Cath and some other girls had been singing in the street to encourage people to attend a World Evangelisation Crusade event when Bill saw her and thought, "I want to meet that girl!". They eventually married and came to Australia, where they raised three daughters. Bill asserted that they came to Australia to get away from the rain!
Bill was from Glasgow. Both Bill and Cath had the Two Tongues, so I don't think their families had been in towns very long. In its heyday, Bill's garden must have supplied them with most of their fruit and vegetables. But I must not let you think they lived some kind of suburban idyll in the Lucky Country. They had first landed in Rockhampton, a real shock to people used to a much cooler climate, and there had been years of hard work and little money. They had the grief all migrants know for relatives sick and dying far away. While I knew them in their serene later years, their lives were made hard for a long time by serious persistent sin by one of the couple. Devout Presbyterians themselves, it was bitter to find that their daughters were not believers, perhaps due to that sin.
My abiding memory of Bill is of him smoking his pipe and reading Berkhof on his front porch. He died clasping his wife's hand, bidding her, "See you!" in Gaelic, as he slipped into Heaven. Cath was heartbroken, but she continued to love the people around her. She knew everyone in the street and cared about them all. Colour, creed and lifestyle were never a barrier to a woman who wanted the world to know Christ. Two years ago, she was reunited with Bill.
And the garden?

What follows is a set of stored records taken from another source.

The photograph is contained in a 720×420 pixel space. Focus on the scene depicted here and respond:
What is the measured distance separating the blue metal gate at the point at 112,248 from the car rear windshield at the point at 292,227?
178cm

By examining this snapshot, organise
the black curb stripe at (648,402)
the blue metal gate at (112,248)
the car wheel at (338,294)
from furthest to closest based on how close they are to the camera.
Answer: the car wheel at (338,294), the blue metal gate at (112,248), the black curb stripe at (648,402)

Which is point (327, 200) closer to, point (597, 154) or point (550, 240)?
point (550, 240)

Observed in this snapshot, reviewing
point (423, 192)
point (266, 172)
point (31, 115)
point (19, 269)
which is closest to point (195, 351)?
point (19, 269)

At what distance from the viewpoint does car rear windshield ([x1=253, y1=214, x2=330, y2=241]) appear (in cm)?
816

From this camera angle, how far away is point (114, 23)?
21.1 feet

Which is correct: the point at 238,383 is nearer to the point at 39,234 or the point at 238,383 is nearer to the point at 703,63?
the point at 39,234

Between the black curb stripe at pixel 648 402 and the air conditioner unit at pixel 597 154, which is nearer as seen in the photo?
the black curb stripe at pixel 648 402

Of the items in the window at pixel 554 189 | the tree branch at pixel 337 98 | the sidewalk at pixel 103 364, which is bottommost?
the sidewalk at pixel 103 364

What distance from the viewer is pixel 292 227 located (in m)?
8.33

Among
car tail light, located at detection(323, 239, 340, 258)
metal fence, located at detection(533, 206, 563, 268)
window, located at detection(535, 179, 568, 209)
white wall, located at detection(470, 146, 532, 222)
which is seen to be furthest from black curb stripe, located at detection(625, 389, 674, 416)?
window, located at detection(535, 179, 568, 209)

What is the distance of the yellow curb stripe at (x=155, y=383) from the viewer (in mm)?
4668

It deteriorated gently but inevitably, along with the health of its owners. The plum-tree blew down in a storm after we had had a few springs to enjoy it. Some of the other trees were taken out over the years, but there were still half a dozen citrus left when Cath died. The mowers kept coming, but they don't look after fruit trees. Finally, the house was cleaned up and sold. The owner readied it for rent through a hot summer, after which all but two of the trees were dead. The rest was grass, humps in the lawn indicating where fruit trees had once been tended.
Now we are renting Cath and Bill's old home while our own is extended, and I have very little to garden with -- just my herb troughs,
and the two remaining fruit trees, which were definitely the worse for wear.
The lemon tree had a healthy population of stink bugs (the only healthy thing about it), and both it and the orange tree had dead branches, and grass growing right to their trunks. You can see I'd started mulching them here.
Isn't it satisfying to get rid of stink bugs?
Pruning is pretty good too. Here's how things looked after mowing, mulching, and the heavy pruning had been done.
But it's not the garden Bill and Cath knew.
“All people are like grass,
and all their glory is like the flowers of the field;
the grass withers and the flowers fall,
but the word of the Lord endures forever.”